Victory was achieved; but it was not, in this dimension in any case, sweet.

meat-340x499 source

 

“Let food be thy medicine and medicine be thy food”*…

 

Beef

 

We are on the cusp of the deepest, fastest, most consequential disruption in food and agricultural production since the first domestication of plants and animals ten thousand years ago. This is primarily a protein disruption driven by economics. The cost of proteins will be five times cheaper by 2030 and 10 times cheaper by 2035 than existing animal proteins, before ultimately approaching the cost of sugar. They will also be superior in every key attribute – more nutritious, healthier, better tasting, and more convenient, with almost unimaginable variety. This means that, by 2030, modern food products will be higher quality and cost less than half as much to produce as the animal-derived products they replace.

The impact of this disruption on industrial animal farming will be profound. By 2030, the number of cows in the U.S. will have fallen by 50% and the cattle farming industry will be all but bankrupt. All other livestock industries will suffer a similar fate, while the knock-on effects for crop farmers and businesses throughout the value chain will be severe.

This is the result of rapid advances in precision biology that have allowed us to make huge strides in precision fermentation, a process that allows us to program microorganisms to produce almost any complex organic molecule.

These advances are now being combined with an entirely new model of production we call Food-as-Software, in which individual molecules engineered by scientists are uploaded to databases – molecular cookbooks that food engineers anywhere in the world can use to design products in the same way that software developers design apps.

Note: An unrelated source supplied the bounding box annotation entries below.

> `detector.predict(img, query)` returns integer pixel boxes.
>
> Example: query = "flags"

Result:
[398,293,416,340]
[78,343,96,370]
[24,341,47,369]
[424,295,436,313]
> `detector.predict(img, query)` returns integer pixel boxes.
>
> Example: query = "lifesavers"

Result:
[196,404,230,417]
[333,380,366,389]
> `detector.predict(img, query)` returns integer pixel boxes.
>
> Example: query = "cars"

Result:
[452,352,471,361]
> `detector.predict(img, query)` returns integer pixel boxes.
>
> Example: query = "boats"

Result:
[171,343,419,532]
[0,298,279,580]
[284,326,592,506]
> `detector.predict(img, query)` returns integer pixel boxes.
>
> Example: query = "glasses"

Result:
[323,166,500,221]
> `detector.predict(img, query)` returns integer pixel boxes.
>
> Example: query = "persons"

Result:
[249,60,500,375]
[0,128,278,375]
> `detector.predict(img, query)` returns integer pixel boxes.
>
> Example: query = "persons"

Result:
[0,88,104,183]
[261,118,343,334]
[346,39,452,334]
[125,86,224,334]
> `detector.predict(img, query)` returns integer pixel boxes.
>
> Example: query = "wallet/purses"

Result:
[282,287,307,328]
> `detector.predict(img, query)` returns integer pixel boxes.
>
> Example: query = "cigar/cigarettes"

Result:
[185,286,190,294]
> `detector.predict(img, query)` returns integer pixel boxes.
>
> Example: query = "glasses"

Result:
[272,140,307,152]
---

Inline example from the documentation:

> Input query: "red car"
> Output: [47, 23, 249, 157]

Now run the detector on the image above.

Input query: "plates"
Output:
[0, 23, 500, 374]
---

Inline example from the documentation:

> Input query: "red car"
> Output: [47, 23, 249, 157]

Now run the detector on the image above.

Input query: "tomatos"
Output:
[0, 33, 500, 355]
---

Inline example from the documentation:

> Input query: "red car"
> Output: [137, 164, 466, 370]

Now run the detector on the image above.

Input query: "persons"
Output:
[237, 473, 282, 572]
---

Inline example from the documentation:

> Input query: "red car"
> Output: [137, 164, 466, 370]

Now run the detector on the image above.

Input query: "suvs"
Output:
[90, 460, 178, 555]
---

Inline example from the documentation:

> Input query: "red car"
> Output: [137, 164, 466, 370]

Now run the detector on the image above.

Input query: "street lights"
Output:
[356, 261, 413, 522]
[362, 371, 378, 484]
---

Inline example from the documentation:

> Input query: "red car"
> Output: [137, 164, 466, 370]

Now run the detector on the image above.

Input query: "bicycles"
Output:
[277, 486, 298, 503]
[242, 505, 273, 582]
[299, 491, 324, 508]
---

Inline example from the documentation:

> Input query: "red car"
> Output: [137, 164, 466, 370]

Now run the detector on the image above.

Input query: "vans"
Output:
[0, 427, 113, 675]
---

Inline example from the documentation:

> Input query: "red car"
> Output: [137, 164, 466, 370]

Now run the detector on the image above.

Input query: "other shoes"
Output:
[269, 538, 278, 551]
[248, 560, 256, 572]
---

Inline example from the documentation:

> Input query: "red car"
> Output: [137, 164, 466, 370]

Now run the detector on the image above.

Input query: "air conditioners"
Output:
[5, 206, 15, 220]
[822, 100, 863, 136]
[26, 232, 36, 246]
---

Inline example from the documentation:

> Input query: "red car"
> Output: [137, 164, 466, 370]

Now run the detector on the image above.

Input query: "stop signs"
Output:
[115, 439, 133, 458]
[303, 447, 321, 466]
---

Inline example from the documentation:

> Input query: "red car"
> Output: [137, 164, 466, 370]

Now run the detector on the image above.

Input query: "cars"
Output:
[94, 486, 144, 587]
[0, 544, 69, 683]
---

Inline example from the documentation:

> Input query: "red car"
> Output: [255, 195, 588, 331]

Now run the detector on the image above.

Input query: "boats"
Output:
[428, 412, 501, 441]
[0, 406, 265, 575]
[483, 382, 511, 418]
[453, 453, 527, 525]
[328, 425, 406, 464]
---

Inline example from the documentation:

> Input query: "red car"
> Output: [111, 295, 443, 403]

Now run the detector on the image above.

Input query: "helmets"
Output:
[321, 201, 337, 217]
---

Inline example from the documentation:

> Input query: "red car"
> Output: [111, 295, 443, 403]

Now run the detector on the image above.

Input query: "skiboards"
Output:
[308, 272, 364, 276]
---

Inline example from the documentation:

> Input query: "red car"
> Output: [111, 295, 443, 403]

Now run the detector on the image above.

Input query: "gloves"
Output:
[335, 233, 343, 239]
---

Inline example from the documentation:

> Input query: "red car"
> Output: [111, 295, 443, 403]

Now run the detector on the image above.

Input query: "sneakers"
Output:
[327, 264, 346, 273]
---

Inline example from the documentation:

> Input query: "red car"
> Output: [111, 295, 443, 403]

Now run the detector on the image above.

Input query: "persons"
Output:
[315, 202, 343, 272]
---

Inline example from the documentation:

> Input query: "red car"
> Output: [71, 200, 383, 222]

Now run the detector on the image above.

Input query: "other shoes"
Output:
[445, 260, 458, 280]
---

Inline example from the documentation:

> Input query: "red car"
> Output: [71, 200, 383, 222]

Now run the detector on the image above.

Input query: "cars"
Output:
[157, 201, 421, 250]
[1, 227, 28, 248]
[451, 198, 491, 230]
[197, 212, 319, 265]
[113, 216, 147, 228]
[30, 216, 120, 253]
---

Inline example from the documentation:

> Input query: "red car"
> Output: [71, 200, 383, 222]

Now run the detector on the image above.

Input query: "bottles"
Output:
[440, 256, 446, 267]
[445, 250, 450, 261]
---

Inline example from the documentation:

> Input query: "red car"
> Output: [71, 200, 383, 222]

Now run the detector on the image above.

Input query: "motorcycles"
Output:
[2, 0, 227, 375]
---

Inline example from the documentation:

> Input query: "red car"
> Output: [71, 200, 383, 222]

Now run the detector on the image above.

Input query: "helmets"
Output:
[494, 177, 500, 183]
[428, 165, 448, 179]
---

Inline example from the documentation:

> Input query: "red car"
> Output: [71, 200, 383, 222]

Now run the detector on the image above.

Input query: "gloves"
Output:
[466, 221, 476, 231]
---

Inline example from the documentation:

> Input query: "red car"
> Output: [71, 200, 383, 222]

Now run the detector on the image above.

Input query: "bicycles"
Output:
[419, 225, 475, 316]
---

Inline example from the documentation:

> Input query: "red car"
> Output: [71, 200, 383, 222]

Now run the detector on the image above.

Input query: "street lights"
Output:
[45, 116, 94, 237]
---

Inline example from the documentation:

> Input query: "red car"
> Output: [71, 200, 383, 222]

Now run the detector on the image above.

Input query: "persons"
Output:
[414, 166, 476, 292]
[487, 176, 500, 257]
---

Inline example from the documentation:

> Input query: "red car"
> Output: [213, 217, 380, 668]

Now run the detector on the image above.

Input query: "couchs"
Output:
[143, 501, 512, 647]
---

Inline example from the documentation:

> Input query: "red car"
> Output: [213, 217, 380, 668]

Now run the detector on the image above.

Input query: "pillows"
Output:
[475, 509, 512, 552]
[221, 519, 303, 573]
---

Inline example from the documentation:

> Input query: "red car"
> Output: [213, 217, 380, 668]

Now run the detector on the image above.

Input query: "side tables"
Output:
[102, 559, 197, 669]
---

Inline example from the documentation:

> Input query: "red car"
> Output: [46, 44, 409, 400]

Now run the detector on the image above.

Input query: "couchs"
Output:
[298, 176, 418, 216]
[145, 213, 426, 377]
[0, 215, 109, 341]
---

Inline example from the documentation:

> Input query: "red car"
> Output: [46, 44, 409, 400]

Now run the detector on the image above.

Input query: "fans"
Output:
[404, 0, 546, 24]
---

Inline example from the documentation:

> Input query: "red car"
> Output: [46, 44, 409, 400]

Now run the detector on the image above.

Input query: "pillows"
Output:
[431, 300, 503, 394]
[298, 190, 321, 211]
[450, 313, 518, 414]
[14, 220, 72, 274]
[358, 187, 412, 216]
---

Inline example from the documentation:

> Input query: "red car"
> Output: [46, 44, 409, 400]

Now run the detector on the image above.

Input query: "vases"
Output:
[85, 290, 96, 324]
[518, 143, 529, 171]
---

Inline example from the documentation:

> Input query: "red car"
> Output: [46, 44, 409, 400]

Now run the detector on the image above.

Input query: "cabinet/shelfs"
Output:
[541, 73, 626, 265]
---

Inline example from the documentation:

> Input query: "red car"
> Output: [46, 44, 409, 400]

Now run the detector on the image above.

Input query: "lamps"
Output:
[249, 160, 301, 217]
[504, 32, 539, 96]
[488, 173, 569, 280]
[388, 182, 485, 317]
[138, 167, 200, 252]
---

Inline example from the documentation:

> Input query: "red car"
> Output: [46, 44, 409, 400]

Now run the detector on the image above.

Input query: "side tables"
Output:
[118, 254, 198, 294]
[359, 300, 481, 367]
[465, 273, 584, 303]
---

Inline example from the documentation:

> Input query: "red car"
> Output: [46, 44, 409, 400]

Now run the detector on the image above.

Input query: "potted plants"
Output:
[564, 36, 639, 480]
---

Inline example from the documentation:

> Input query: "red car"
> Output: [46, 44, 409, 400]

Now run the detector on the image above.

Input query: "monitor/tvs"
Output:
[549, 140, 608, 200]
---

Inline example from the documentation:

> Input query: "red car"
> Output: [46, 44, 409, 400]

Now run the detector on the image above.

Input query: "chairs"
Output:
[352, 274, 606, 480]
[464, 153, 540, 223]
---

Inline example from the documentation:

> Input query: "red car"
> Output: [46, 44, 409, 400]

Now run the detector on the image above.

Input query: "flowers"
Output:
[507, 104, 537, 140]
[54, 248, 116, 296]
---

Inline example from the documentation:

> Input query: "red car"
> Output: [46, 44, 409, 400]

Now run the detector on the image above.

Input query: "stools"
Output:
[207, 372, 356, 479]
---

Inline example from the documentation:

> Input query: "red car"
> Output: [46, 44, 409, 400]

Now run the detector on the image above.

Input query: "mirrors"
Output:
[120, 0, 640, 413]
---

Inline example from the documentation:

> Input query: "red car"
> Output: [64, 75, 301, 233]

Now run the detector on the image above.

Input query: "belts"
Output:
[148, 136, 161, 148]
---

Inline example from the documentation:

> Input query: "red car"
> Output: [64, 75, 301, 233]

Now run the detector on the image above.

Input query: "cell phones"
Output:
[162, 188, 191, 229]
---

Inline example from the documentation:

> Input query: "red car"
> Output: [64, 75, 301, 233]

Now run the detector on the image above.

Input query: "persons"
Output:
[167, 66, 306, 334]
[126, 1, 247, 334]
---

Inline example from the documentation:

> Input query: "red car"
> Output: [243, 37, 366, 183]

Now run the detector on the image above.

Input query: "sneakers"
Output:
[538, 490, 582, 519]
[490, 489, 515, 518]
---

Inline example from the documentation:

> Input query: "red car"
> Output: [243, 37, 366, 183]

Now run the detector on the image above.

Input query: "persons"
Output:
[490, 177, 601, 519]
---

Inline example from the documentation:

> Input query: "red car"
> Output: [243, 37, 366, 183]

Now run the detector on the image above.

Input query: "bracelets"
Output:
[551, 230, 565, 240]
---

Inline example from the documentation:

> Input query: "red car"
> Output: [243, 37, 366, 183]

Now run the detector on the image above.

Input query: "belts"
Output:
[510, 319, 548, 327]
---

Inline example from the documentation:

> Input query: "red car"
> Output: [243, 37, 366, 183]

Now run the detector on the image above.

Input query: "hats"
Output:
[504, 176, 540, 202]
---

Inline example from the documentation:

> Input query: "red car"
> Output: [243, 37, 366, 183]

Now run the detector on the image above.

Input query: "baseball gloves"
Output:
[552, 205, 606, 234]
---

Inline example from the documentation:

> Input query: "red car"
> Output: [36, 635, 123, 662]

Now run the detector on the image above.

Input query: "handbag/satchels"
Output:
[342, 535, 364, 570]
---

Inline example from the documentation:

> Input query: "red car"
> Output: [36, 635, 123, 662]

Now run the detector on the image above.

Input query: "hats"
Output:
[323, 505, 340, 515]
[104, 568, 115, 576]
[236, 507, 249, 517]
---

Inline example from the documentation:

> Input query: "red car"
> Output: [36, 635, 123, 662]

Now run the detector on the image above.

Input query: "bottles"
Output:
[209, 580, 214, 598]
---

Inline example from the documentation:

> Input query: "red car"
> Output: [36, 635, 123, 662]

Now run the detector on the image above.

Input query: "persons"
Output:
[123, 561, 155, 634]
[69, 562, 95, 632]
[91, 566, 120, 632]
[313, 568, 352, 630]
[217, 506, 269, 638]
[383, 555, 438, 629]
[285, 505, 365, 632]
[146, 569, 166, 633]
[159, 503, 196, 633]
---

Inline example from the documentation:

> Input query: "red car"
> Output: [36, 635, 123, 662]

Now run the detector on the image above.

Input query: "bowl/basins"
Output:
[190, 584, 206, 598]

This model ensures constant iteration so that products improve rapidly, with each version superior and cheaper than the last. It also ensures a production system that is completely decentralized and much more stable and resilient than industrial animal agriculture, with fermentation farms located in or close to towns and cities.

This rapid improvement is in stark contrast to the industrial livestock production model, which has all but reached its limits in terms of scale, reach, and efficiency. As the most inefficient and economically vulnerable part of this system, cow products will be the first to feel the full force of modern food’s disruptive power. Modern alternatives will be up to 100 times more land efficient, 10-25 times more feedstock efficient, 20 times more time efficient, and 10 times more water efficient.1,2 They will also produce an order of magnitude less waste.

Modern foods have already started disrupting the ground meat market, but once cost parity is reached, we believe in 2021-23, adoption will tip and accelerate exponentially. The disruption will play out in a number of ways and does not rely solely on the direct, one-for-one substitution of end products. In some markets, only a small percentage of the ingredients need to be replaced for an entire product to be disrupted. The whole of the cow milk industry, for example, will start to collapse once modern food technologies have replaced the proteins in a bottle of milk – just 3.3% of its content. The industry, which is already balancing on a knife edge, will thus be all but bankrupt by 2030.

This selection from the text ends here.